Work instructions: Update the stretch from the line containing "What distance lies" through the end of the records by changing "recessed square panel" to "inset square panel" everywhere it appears, with all else left the same.

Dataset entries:
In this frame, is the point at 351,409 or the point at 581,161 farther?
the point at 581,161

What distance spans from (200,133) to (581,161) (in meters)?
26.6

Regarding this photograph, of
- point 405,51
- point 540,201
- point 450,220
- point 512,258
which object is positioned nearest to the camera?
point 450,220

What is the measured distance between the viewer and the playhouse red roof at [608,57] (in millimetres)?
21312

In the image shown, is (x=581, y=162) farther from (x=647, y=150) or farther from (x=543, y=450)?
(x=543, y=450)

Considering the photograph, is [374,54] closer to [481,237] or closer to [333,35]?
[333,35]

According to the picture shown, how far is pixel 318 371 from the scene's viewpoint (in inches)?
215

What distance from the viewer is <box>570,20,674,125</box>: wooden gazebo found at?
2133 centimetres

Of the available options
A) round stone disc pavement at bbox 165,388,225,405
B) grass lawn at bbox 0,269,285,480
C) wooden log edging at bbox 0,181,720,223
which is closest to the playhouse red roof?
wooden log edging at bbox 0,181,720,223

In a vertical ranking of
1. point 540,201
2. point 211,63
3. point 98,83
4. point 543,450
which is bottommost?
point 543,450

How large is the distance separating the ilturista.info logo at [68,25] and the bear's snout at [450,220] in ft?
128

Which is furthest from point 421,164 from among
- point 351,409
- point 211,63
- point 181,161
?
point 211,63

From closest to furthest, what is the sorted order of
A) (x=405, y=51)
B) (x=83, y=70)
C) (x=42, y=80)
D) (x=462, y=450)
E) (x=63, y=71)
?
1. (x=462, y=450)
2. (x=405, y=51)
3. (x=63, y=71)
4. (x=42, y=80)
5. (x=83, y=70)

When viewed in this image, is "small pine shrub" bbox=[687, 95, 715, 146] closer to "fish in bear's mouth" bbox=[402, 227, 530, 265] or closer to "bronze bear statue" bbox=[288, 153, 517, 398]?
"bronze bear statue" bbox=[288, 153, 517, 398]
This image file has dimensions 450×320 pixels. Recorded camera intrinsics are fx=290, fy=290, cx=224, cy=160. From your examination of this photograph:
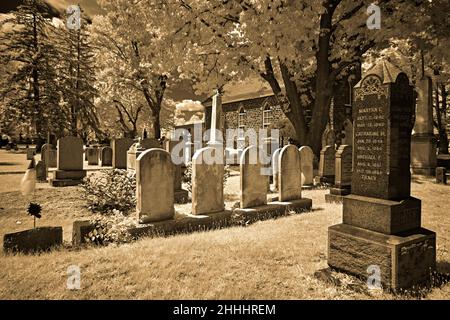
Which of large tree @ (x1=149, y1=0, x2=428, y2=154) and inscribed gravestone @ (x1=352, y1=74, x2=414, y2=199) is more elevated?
large tree @ (x1=149, y1=0, x2=428, y2=154)

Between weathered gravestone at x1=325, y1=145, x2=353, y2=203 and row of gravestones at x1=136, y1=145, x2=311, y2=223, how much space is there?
126cm

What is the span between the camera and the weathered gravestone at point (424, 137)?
1347cm

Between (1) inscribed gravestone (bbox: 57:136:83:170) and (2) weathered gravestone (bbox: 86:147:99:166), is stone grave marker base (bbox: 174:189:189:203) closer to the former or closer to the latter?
(1) inscribed gravestone (bbox: 57:136:83:170)

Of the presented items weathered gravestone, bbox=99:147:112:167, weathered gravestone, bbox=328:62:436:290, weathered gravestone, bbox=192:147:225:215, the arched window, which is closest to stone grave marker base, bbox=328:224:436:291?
weathered gravestone, bbox=328:62:436:290

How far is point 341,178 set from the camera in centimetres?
847

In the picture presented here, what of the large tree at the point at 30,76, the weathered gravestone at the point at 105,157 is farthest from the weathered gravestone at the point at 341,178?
the large tree at the point at 30,76

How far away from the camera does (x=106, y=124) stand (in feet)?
110

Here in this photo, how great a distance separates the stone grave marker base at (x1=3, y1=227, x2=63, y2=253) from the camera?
13.9 feet

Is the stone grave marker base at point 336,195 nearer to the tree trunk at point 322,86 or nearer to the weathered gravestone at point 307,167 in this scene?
the weathered gravestone at point 307,167

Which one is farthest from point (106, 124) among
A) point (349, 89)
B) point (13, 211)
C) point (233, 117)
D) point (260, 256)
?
point (260, 256)

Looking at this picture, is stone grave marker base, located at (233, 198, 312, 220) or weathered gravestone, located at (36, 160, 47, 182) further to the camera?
weathered gravestone, located at (36, 160, 47, 182)

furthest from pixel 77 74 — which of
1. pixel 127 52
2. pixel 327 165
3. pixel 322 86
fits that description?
pixel 327 165

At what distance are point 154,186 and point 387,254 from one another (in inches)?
153

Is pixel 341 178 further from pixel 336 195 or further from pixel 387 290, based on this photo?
pixel 387 290
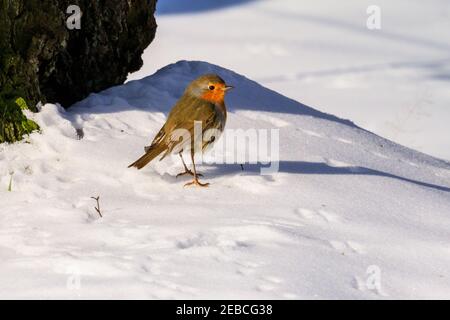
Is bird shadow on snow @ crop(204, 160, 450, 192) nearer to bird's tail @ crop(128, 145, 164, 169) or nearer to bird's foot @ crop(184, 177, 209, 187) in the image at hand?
bird's foot @ crop(184, 177, 209, 187)

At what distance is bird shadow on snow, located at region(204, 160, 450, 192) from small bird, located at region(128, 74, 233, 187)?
1.09 feet

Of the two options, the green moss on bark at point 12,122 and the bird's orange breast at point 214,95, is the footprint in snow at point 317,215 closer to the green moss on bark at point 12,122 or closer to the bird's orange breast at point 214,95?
the bird's orange breast at point 214,95

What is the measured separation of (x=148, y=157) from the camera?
5.61 m

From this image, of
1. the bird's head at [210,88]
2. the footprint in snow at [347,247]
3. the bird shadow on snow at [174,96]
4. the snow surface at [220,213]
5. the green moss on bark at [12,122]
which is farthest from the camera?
the bird shadow on snow at [174,96]

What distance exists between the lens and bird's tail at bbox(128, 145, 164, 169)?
557cm

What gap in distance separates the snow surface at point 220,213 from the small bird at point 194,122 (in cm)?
23

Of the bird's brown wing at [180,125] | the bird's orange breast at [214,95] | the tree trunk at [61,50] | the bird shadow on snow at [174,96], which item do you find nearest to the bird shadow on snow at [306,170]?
the bird's brown wing at [180,125]

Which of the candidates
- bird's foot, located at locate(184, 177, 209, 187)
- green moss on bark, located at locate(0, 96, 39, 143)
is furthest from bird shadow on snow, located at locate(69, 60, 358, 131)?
bird's foot, located at locate(184, 177, 209, 187)

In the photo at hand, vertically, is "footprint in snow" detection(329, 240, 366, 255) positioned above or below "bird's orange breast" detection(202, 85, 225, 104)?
below

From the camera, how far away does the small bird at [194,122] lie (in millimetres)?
5629

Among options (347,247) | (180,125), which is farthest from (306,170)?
(347,247)

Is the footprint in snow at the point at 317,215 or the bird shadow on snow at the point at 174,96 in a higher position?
the bird shadow on snow at the point at 174,96

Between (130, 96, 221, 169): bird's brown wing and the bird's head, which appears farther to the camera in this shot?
the bird's head
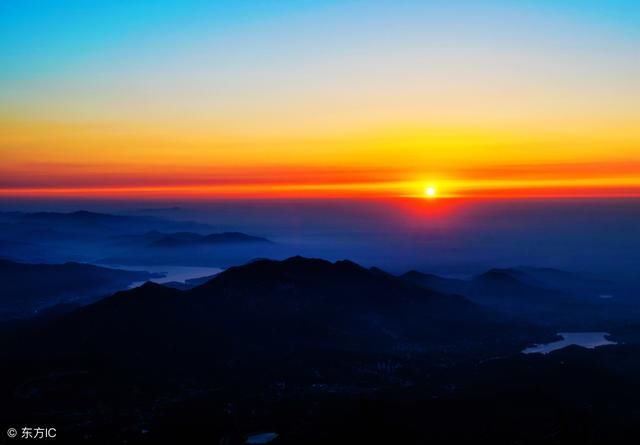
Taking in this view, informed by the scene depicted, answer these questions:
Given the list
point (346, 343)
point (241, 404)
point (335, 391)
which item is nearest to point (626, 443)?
point (335, 391)

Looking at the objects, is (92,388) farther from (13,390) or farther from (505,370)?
(505,370)

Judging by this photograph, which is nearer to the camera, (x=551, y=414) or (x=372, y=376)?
(x=551, y=414)

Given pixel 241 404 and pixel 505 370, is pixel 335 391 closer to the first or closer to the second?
pixel 241 404

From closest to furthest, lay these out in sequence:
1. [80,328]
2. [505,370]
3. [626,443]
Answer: [626,443], [505,370], [80,328]

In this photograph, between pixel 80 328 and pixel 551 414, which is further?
pixel 80 328

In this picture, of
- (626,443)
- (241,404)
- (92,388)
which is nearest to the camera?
(626,443)

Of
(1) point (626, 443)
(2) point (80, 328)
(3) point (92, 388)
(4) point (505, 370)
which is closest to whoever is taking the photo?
(1) point (626, 443)

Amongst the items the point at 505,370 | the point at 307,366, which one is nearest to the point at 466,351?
the point at 505,370
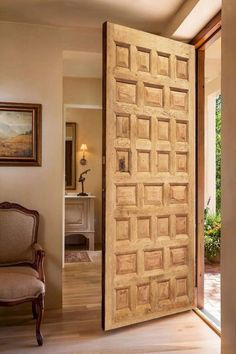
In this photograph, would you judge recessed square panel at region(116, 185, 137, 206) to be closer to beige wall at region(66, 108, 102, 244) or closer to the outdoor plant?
the outdoor plant

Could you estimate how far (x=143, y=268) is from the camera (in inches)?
115

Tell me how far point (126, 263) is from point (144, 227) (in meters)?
0.33

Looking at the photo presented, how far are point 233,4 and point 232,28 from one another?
0.44 feet

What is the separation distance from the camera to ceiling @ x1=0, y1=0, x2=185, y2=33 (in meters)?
2.93

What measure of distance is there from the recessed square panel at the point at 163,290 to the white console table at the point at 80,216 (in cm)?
322

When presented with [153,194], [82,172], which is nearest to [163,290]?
[153,194]

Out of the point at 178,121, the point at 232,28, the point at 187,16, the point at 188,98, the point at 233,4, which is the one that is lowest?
the point at 178,121

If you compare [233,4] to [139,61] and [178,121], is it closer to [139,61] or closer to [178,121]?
[139,61]

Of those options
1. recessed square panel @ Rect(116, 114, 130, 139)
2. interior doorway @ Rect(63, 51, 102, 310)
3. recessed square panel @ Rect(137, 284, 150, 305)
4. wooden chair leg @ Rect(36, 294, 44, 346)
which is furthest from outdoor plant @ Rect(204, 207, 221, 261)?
wooden chair leg @ Rect(36, 294, 44, 346)

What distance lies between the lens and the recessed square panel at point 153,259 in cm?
295

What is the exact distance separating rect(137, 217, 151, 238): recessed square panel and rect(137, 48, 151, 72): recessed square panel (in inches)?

Result of the task:
What distance lies between the lens and the inset square panel at point 153,259 in cm?
295

What is the exact distance separating rect(137, 217, 151, 238): inset square panel and rect(137, 48, 151, 72): inset square panel (in inches)?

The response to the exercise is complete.